Rusya Dışişleri Bakanlığı, internet sitesinde, ‘Avrupa Birliği’nin besin ve güç güvenliği alanındaki yalanları’ başlığıyla bir açıklama yayınladı. Açıklamada, besin ve güç alanlarındaki global krizin sebepleri açıklanıyor.
Açıklamada, “Sunulan evraklar, azgın Rusofobiye dayanan bu çeşit suçlamaların temelsiz olduğunu göstermekle birlikte, global piyasalardaki panik eğitimlerinin körüklenmesinden, güç ve tarım eserleri fiyatlarının artmasından direkt AB’nin sorumlu olduğuna ve Ukrayna’daki stokları kendi faydası için kullanma emeliyle kasıtlı ve kitlesel olarak bu ülkeden çıkarıldığına işaret ediyor” sözüne yer verildi.
‘Avrupa’da Rus güç kaynaklarına alternatif yok’
Açıklamada, “Avrupa pazarında, Rus güç kaynaklarına yakın gelecekte alternatif öngörülmemekte. Kimi AB ülkeleri bunu uygun anlıyor. Bu nedenle, Rus güç kaynaklarından vazgeçildiği tarafındaki açıklamalara karşın şu anda birliğin birtakım üyeleri tersine Rus doğalgaz alımı artırarak yer altı gaz depolarını dolduruyor” dendi.

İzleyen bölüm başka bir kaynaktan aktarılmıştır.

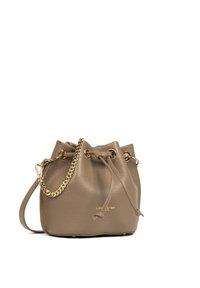 Sac seau en cuir marron avec fermeture à cordon, chaîne dorée pour l'épaule et logo en relief sur le devant.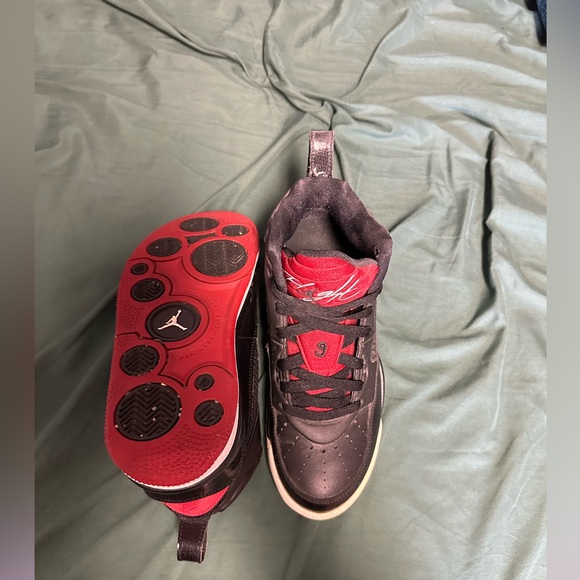 Jordan Flight 9’s (youth) - Picture 4 of 4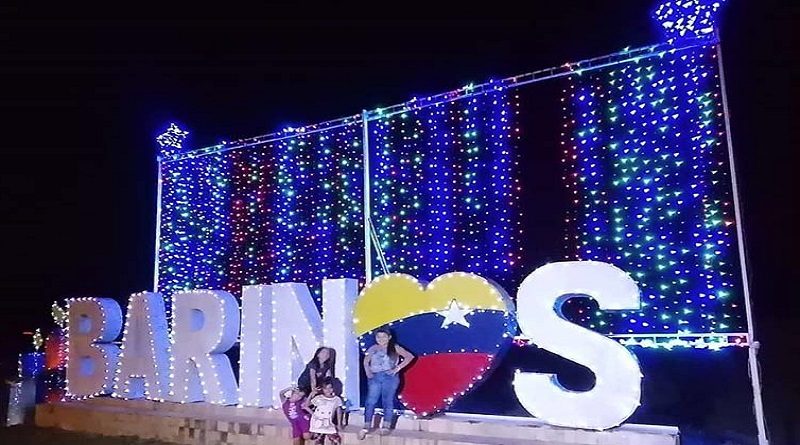 En Barinas adornan e iluminan principales espacios públicos para celebrar la navidad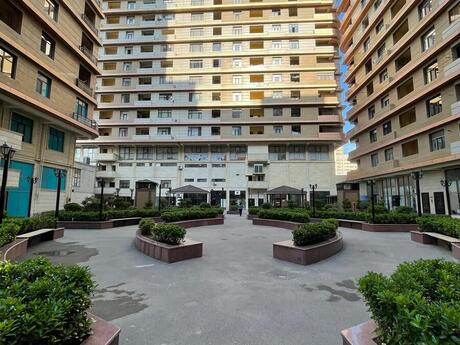 4 otaqlı yeni tikili - 28 May m. - 255.5 m²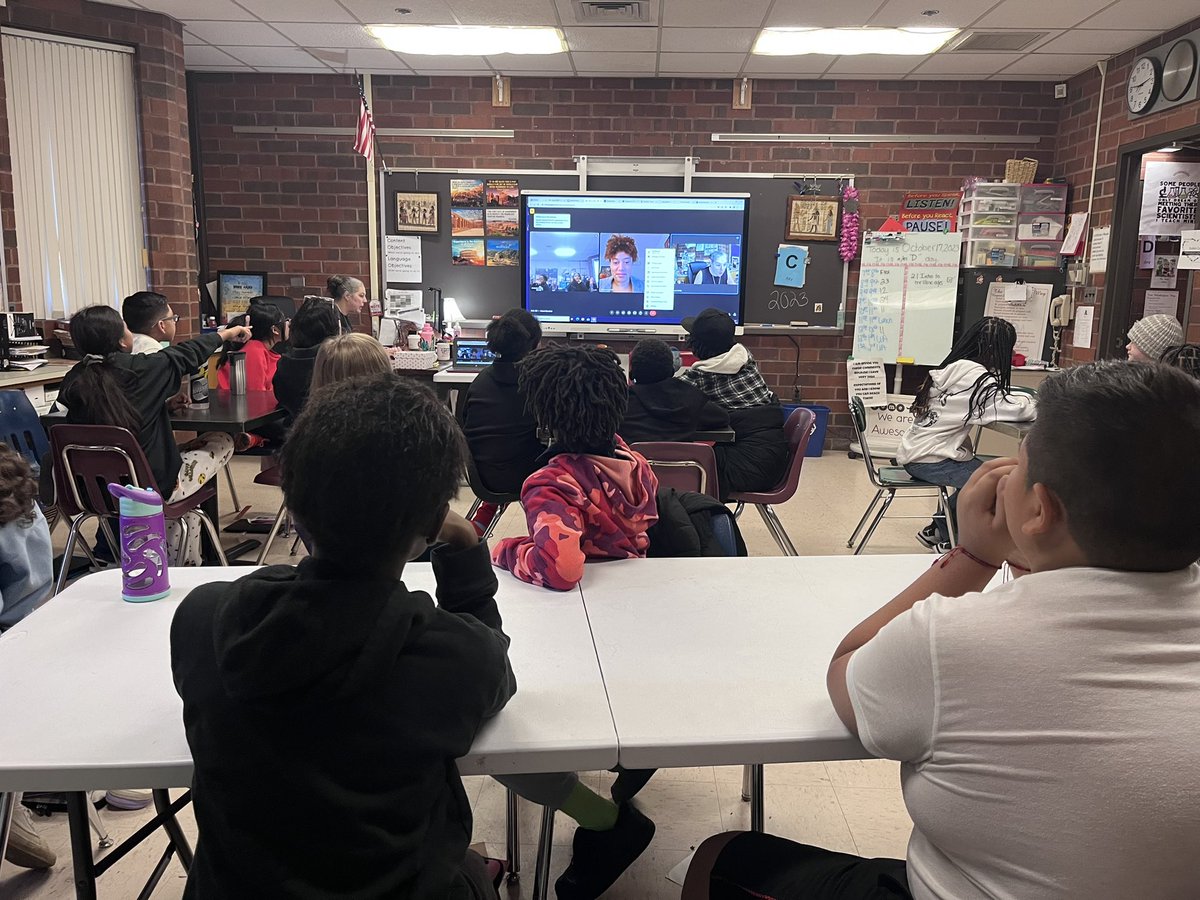 Mr. Lopez tweet media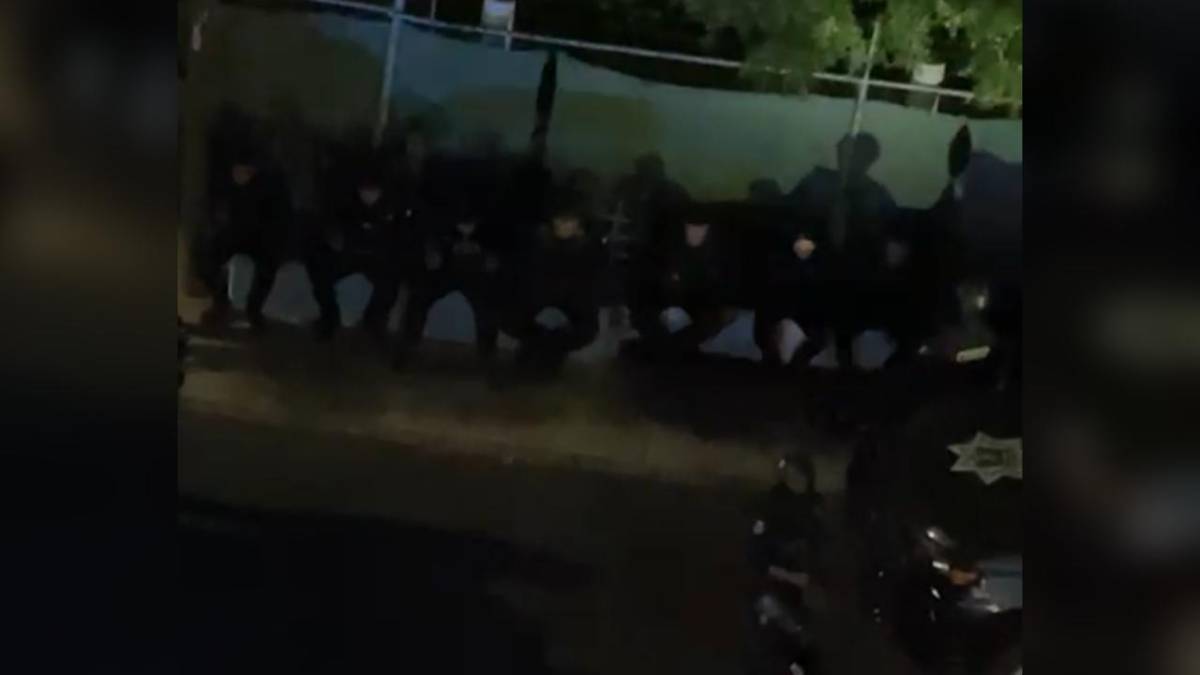 siete policias municipales detenidos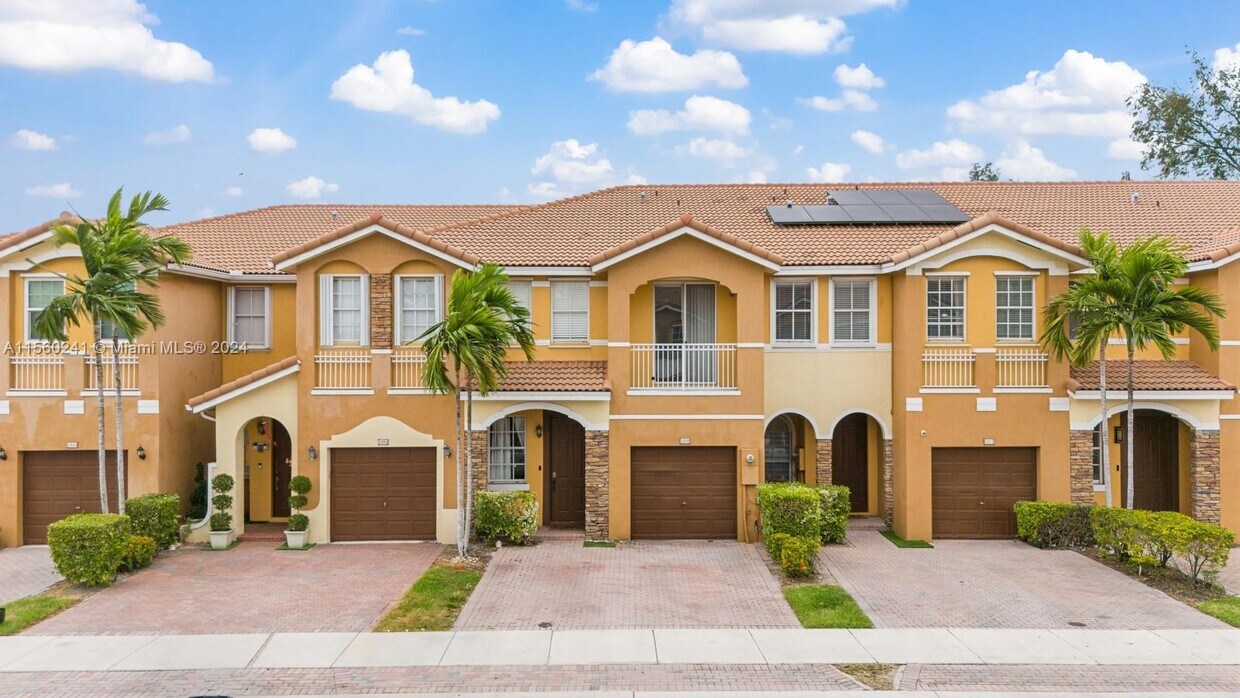 Foto principal - 1008 NW 102 Pl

AB ülkelerinin, Rus boru sınırı gazını en kısa müddette ikame edebileceği beklentisinin bir yanılgı olduğunu yazan Rusya Dışişleri Bakanlığı, “2022’de, dünya genelinde boru çizgisi gazına talep artacak (410 milyon tondan 436 milyon tona çıkacak). Yeni projeler en erken 2024’te faaliyete geçecek. Mevcut projeler ise bu tarihe kadar talep artışının en fazla 10 milyon 600 bin tonluk kısmını karşılayabilecek (yıllık 15 milyar metreküp)” sözünü kullandı.
AB Komisyonu’nun, güç fiyatlarını düşürmeye yönelik gerçek önlemler sunmadığı kaydedildi.
‘AB, güç alanını siyasallaştırıyor’
Açıklamada, “AB’nin, Rus güç kaynaklarına ve tedarikine yönelik tek taraflı yaptırım uygulayarak ve planlayarak güç alanını siyasallaştırdığı, güç tüketicilerinin ve tedarikçilerinin karşılıklı olarak bağımlılığını siyasi baskı aracı olarak kullanmaya çalıştığı açık. AB Konseyi’nin 30-31 Mayıs 2022 tarihindeki toplantıda kabul ettiği Rus petrol ve petrol eserlerine kısmi kısıtlama getirme kararı, AB’nin bu kısır uygulamadan vazgeçmeye hazır olmadığını ve dünya topluluğunun çıkarlarını hiçbir biçimde kale almadığını kanıtlıyor” dendi.